* start *

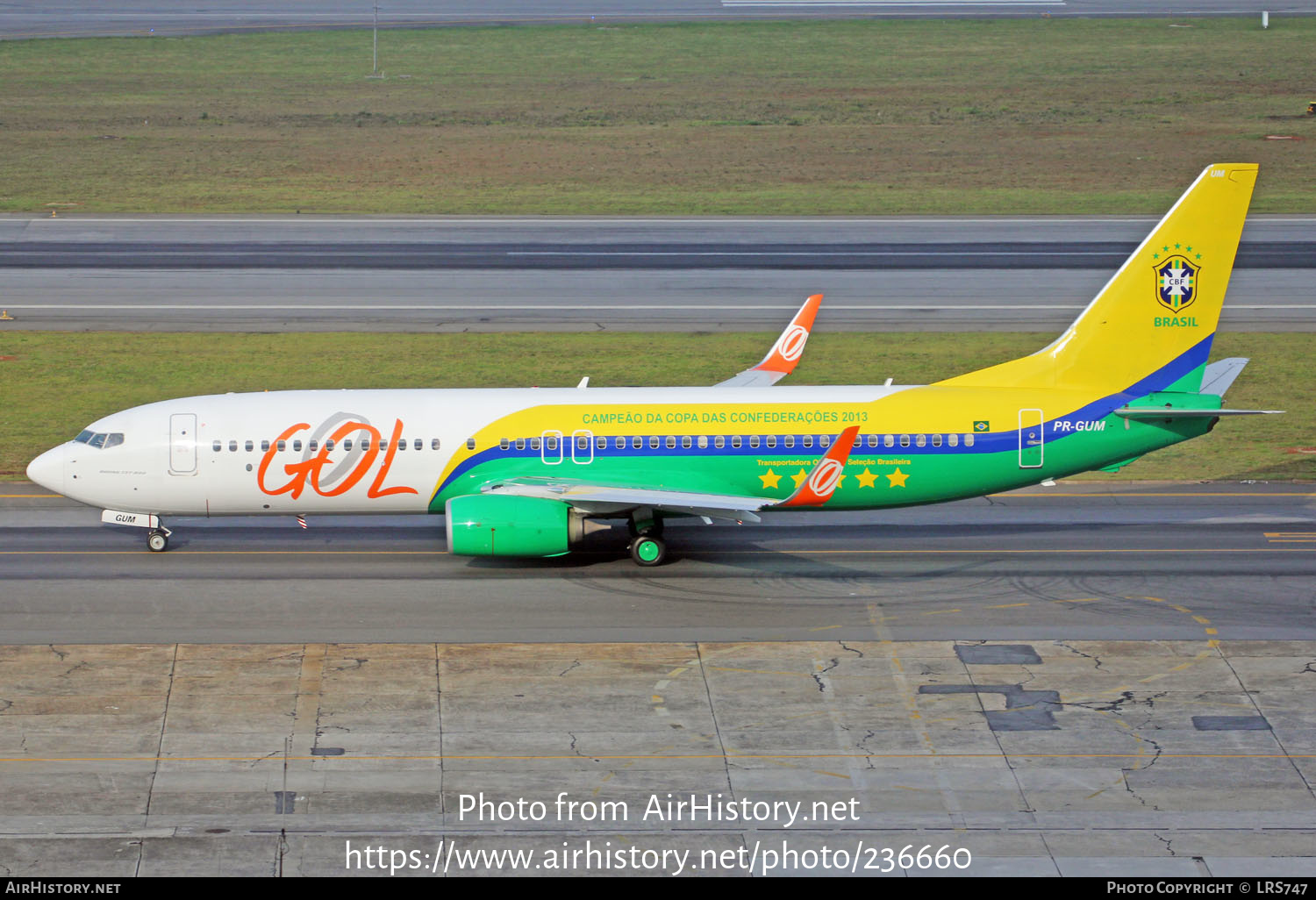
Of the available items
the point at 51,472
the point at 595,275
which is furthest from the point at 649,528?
the point at 595,275

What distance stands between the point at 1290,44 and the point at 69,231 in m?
97.9

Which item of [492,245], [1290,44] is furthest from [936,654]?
[1290,44]

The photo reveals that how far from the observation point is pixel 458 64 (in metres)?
124

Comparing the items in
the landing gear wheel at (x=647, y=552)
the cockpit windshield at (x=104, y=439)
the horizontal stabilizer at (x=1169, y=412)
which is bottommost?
the landing gear wheel at (x=647, y=552)

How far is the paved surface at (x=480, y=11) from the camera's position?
468 ft

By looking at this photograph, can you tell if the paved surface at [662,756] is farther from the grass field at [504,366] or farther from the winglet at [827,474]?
the grass field at [504,366]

* end *

What the task asks: Print, character for character, the lines starting with the one containing "How far is the" and going on through the final line of the items, including both of these lines.

Expected answer:
How far is the paved surface at (x=480, y=11) from the camera's position?
468 ft

By looking at this photograph, can you tell if the paved surface at [662,756] is farther from the grass field at [504,366] or farther from the winglet at [827,474]?
the grass field at [504,366]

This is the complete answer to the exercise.